Judith Brodsky's "Zipporah and the Birds" is a digital construction employing photo etching with a rolled surface color.  Zipporah, Moses' wife, is the subject of her print, part of a series about ancient heroines.  Brodsky utilizes only images found through an Internet search.  Zipporah means bird in Hebrew.  Bird images, in combination with Sumerian seals, middle Eastern oil lamps, and foliage/bird decorations from medieval art are recombined, transformed.
Kathy Caraccio’s “For Clara” builds her print surface from collaged, black magazine pages.  Her print is embossed with wire relief imprinted on perforated plastic chine colle and embellished with mica flocking.  Her use of copper wire sculpture for an overlayment enhances her print's three-dimensional effect.  "For Clara” is a tribute to the artist's mother who built a life of many layers.
Susan Carter Carter's "Another Space, Another Time" editioned print is a scanned monotype, inkjet print combined with a bit of relief and a touch of serigraphy.  The impetus provided by Brave New World motivated Carter to use the computer as a complement to her more traditional printmaking.  Her imagery creates a sense of time and space based on personal experience.
Ann Chernow's "Icon" results from a computer manipulated image of a 1940's film icon Greer Garson.  This image was photo-transferred to a zinc plate, etched in traditional hard ground and then transferred to a lithographic stone and further worked with litho crayon.  In Chernow's work, women as idealized heroines achieve an iconic status.
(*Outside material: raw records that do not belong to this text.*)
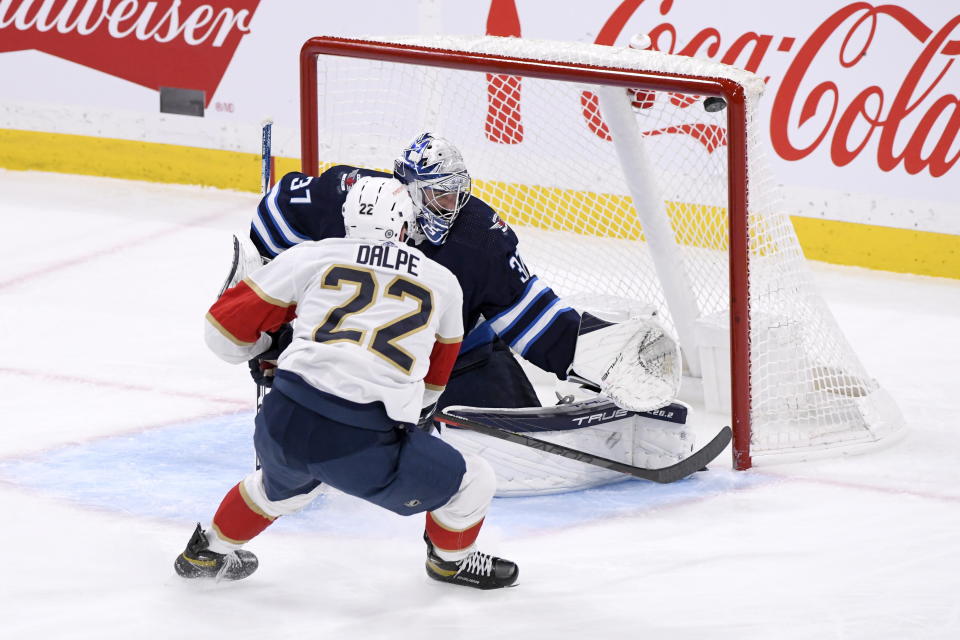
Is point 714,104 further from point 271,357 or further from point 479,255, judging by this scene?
point 271,357

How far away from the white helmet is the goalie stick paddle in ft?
2.59

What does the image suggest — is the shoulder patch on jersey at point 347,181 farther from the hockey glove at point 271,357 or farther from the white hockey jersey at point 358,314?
the white hockey jersey at point 358,314

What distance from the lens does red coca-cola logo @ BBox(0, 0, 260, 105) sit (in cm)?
624

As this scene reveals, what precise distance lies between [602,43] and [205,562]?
3448 millimetres

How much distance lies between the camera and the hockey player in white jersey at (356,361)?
7.85 feet

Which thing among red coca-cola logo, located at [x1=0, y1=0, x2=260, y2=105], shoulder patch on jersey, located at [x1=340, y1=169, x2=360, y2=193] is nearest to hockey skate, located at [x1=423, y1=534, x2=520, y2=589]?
shoulder patch on jersey, located at [x1=340, y1=169, x2=360, y2=193]

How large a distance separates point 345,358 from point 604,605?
69cm

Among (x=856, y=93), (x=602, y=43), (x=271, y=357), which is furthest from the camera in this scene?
(x=602, y=43)

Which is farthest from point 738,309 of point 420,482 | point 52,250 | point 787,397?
point 52,250

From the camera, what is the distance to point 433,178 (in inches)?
114

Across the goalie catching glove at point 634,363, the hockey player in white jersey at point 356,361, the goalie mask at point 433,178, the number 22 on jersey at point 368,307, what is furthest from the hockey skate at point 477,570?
the goalie mask at point 433,178

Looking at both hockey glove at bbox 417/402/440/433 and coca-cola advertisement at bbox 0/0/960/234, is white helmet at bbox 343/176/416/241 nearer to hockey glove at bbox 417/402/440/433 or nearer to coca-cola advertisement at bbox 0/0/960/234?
hockey glove at bbox 417/402/440/433

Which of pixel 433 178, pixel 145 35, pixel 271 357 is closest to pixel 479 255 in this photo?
pixel 433 178

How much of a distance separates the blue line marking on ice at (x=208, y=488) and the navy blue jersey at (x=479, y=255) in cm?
32
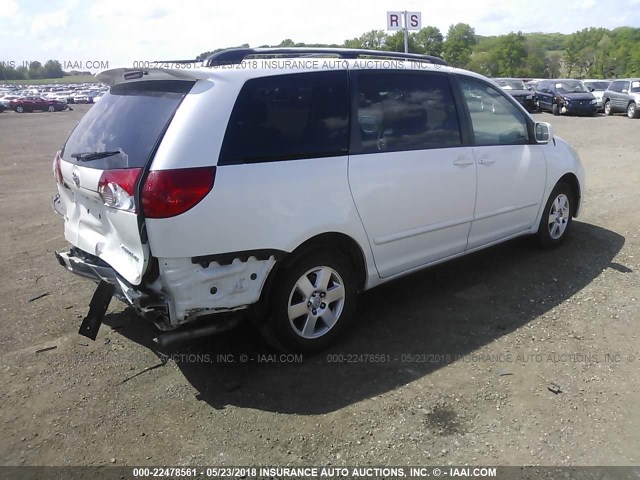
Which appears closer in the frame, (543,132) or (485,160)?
(485,160)

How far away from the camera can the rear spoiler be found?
3176 mm

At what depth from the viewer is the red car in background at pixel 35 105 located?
146 feet

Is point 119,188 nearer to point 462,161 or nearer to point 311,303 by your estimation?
point 311,303

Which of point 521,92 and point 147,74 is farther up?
point 147,74

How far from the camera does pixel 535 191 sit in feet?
16.6

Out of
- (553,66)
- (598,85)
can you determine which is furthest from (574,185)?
(553,66)

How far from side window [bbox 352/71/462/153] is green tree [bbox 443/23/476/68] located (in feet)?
206

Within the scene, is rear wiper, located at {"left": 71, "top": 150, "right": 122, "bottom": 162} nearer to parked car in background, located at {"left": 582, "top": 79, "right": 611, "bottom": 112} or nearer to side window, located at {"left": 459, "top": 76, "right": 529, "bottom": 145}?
side window, located at {"left": 459, "top": 76, "right": 529, "bottom": 145}

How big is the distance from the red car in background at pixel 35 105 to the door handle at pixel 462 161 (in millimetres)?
48158

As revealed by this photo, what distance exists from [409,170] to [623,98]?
2289 centimetres

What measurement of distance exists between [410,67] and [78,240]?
108 inches

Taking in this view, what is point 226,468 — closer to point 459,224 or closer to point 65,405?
point 65,405

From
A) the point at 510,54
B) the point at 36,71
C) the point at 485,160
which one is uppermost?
the point at 36,71

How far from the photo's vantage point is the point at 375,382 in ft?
11.0
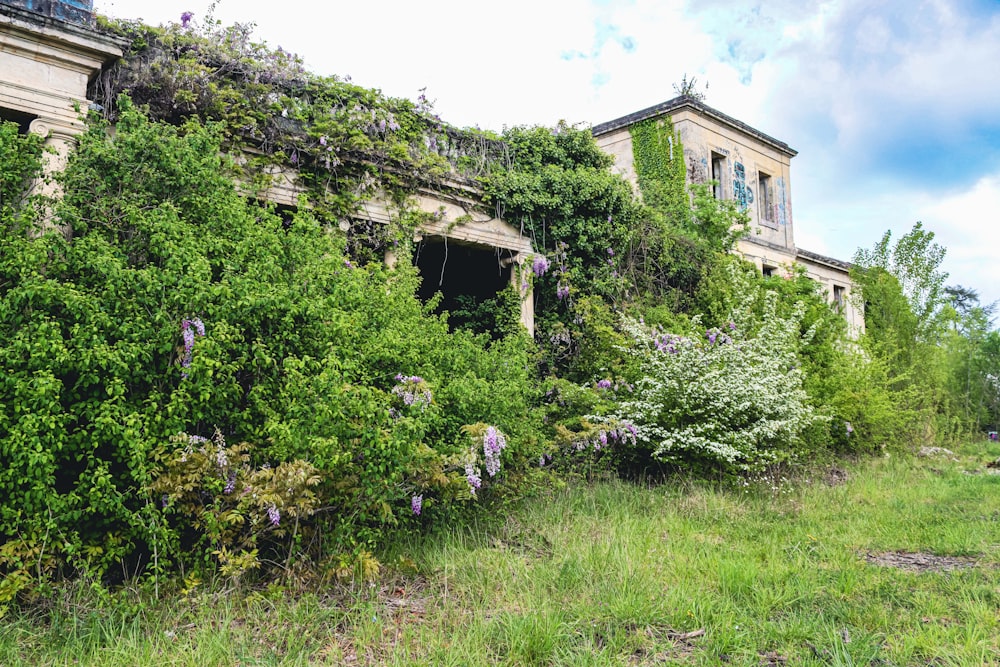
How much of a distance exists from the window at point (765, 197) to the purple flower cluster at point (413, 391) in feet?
54.7

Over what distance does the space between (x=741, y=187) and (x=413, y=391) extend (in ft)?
52.3

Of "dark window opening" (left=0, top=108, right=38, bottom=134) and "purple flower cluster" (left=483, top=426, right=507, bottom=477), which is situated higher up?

Eduardo Fausti's print "Peace" is encapsulated in a nontoxic plastic resin solution.  He achieves a transparent effect in a material never before used in printmaking.  The word/image "Peace" circles the globe in more than twenty languages. Eduardo reveres peace as the bravest hope for the 21st century.  His use of languages encourages the viewer to consider his relationship to all people and the natural world.
Stephen Frederick’s "The Fall" uses the technique of soft ground etching with a luminous rainbow color roll of ink on handmade paper.  The poignant story of a small bird found dead at the base of an office building in New York City vividly symbolizes the experience of sudden death of nature in an urban environment.  Fredericks includes wild grasses in the print to provide a gentle final landing for the doomed bird like the "fingers of mother earth."
 
Yuji Hiratsuka’s "Globe Trekker" is a complex and richly colored mixed media print.  The "Globe Trekker" is a cultural travelogue of one man's journey through the different cultural traditions of Japan contrasted against American and European traditions.  Using an inkjet printer and chine colle on the etched surface of a copper plate, Hiratsuka draws from the ancient and contemporary to delight in the dislocations of modern life.
Lynn Klein's "Transmission of the Lamp" is a photogram of treasured objects integrated with a photographic montage.  The image is embossed and electrostatically printed on Rives.  "Transmission of the Lamp" captures the cultural passing of objects and photographs.  Her print resonates with a personal story that is open to interpretation.
Mitchell Friedman combines monotype transfer on a paper plate lithograph, which is over printed with an etching plate.  This combination creates his rich black and white print "Runaway." The narrative and allegorical quality of story telling is evident in Friedman's work.  The viewer is allowed to create a story line for the image of horse and rider.